Ce fameux « produit » n'a pourtant rien de mystérieux. Il s'agit le plus souvent de sulfate de fer ou d'engrais gazon enrichis en fer. Du côté français, certains experts tempèrent l'enthousiasme et préconisent une approche plus globale. Ces deux points de vue méritent d'être confrontés avant de passer à l'action dans votre jardin.
En mars, la mousse trahit un sol tassé, acide et gorgé d'humidité
Pour le jardinier Jean-Yves Meignen, le phénomène n'a rien d'exceptionnel : « La mousse dans les gazons, c'est quelque chose qui peut très souvent arriver ». Elle s'épanouit particulièrement dans les sols humides et légèrement acides, des conditions typiques que les hivers pluvieux génèrent naturellement. Les tontes successives laissent des résidus qui s'accumulent, s'y décomposent et contribuent à acidifier la terre, tandis que les pluies répétées finissent par compacter le sol et asphyxier les racines.
Une tonte trop courte ne fait qu'aggraver les choses, en exposant le sol à nu et en le rendant vulnérable. Les spécialistes recommandent plutôt une première tonte haute, entre 6 et 8 cm, pour relancer la croissance sans fragiliser l'herbe, puis une scarification légère destinée à éliminer la mousse et le feutrage accumulé. Ce travail préparatoire est la condition sine qua non d'un traitement printanier vraiment efficace.
Traitement au fer et sulfate de fer : la technique des professionnels pour densifier le gazon
Outre-Manche, le spécialiste Geoff Hodge insiste sur la nécessité de nourrir correctement la pelouse au printemps. « La tonte régulière soustrait une grande quantité de nutriments au sol. Pour obtenir une pelouse superbe, dense et franchement verte, ces nutriments doivent être compensés par un engrais gazon adapté », explique-t-il. D'après lui, un bon engrais enrichi en fer épaissit l'herbe et lui permet de rivaliser efficacement avec la mousse.
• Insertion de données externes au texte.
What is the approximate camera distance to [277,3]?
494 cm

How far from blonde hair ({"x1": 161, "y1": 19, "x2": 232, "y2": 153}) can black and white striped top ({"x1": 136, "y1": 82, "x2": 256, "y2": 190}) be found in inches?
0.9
Il précise également : « Un apport nutritif de qualité rend l'herbe plus dense, plus robuste et plus saine. Elle est ainsi mieux préparée pour résister à la mousse, aux mauvaises herbes, mais aussi au stress de la sécheresse estivale et aux rigueurs du froid et de l'humidité hivernaux. » De nombreux produits professionnels contiennent du sulfate de fer : ce sel minéral noircit et détruit la mousse tout en stimulant la photosynthèse de l'herbe, notamment sous forme liquide ou d'anti-mousse combiné.
Scarification, dolomie, engrais : comment intervenir en mars sans fragiliser votre gazon
Jean-Yves Meignen, lui, place la scarification au cœur de la démarche : « Scarifier, c'est gratter la surface. Ça permet non seulement d'éliminer les mousses, mais aussi de retirer ce qu'on appelle les chaumes. » Une fois le sol nettoyé, il préconise d'épandre un amendement calcaire : « Après la scarification, il faut répandre un amendement qu'on appelle la dolomie. » Ce geste remonte le pH du sol et le rend bien moins propice au développement de la mousse.
L'expert se montre même tranché sur certaines pratiques anciennes : « Il ne faut plus, en tout cas, utiliser de sulfate de fer. » Longtemps répandu, ce traitement est aujourd'hui déconseillé car il acidifie fortement le sol et perturbe l'équilibre biologique du gazon. Dans cette optique, de nombreux jardiniers français privilégient en mars une combinaison de trois actions complémentaires :
- Une tonte haute suivie d'une scarification douce pour aérer et nettoyer le sol en profondeur,
- Un apport modéré de dolomie, si l'acidité du sol est avérée, pour limiter le retour de la mousse,
- Un engrais de printemps riche en azote, éventuellement complété en fer, pour renforcer durablement la densité de la pelouse.